Start by seasoning the chicken breasts with 2 teaspoons of Cajun seasoning, salt, black pepper, and garlic powder. Make sure to coat the chicken evenly for the best flavor.
In a large skillet, heat 2 tablespoons of butter over medium heat. Once melted, add the seasoned chicken breasts. Cook for about 6-7 minutes on each side, or until the chicken is cooked through and has a nice golden-brown color. Remove the chicken from the skillet and let it rest for a few minutes before slicing it into strips.
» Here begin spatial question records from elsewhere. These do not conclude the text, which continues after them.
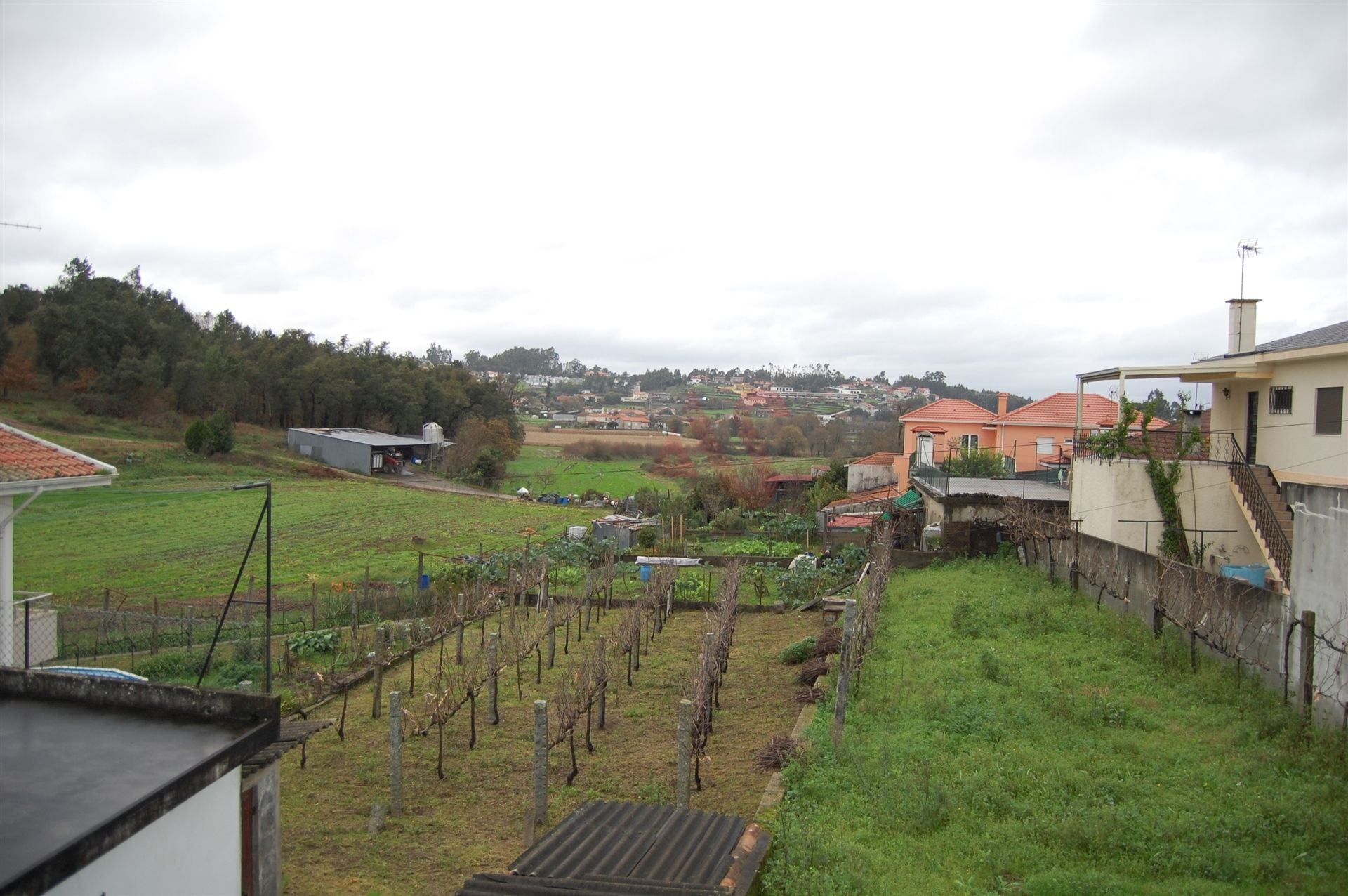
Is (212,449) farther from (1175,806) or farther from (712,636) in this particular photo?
(1175,806)

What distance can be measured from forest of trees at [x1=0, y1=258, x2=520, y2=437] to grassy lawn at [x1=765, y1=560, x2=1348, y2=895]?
45.6 m

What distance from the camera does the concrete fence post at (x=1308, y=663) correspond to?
769 centimetres

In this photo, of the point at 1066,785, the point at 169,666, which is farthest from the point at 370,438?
the point at 1066,785

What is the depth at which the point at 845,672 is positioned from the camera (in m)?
9.09

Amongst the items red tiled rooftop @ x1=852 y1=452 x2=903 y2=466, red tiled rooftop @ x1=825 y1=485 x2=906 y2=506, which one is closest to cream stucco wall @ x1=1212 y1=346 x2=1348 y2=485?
red tiled rooftop @ x1=825 y1=485 x2=906 y2=506

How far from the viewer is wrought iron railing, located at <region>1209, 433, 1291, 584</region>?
12961mm

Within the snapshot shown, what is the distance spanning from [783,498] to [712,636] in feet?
86.9

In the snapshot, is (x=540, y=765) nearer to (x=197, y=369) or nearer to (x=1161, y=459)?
(x=1161, y=459)

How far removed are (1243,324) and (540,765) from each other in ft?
54.3

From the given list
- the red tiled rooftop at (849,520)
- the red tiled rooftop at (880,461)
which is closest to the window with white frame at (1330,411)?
Result: the red tiled rooftop at (849,520)

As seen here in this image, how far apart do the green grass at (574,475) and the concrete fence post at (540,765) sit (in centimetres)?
3423

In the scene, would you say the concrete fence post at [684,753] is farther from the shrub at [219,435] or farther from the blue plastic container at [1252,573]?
the shrub at [219,435]

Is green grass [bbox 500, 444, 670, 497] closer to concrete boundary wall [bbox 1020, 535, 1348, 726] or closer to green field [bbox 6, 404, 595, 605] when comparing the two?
green field [bbox 6, 404, 595, 605]

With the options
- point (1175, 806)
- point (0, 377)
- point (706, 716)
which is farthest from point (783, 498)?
point (0, 377)
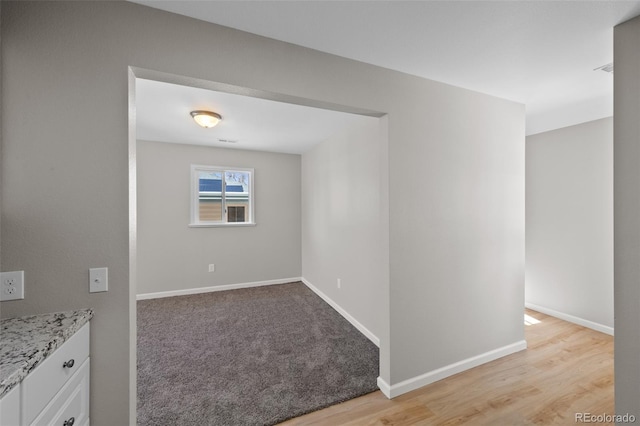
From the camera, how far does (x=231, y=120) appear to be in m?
3.10

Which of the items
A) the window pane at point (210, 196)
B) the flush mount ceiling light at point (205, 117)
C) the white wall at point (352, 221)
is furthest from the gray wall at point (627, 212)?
the window pane at point (210, 196)

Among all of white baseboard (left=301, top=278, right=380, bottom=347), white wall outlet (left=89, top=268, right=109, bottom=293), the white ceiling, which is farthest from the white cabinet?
white baseboard (left=301, top=278, right=380, bottom=347)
In the same skillet, add the remaining 2 tablespoons of butter. Once melted, pour in the heavy cream and stir well. Add the remaining Cajun seasoning and lemon pepper seasoning to the cream. Bring the mixture to a gentle simmer, allowing it to thicken slightly for about 5-7 minutes.
Add the cooked penne pasta and diced tomatoes to the skillet, tossing them in the creamy sauce until well coated. Add the sliced chicken on top and gently mix to combine all the ingredients evenly.
Finally, sprinkle the fresh shredded Parmesan cheese over the pasta, allowing it to melt into the sauce. Serve hot, garnished with additional diced tomatoes or a sprinkle of extra Cajun seasoning if desired.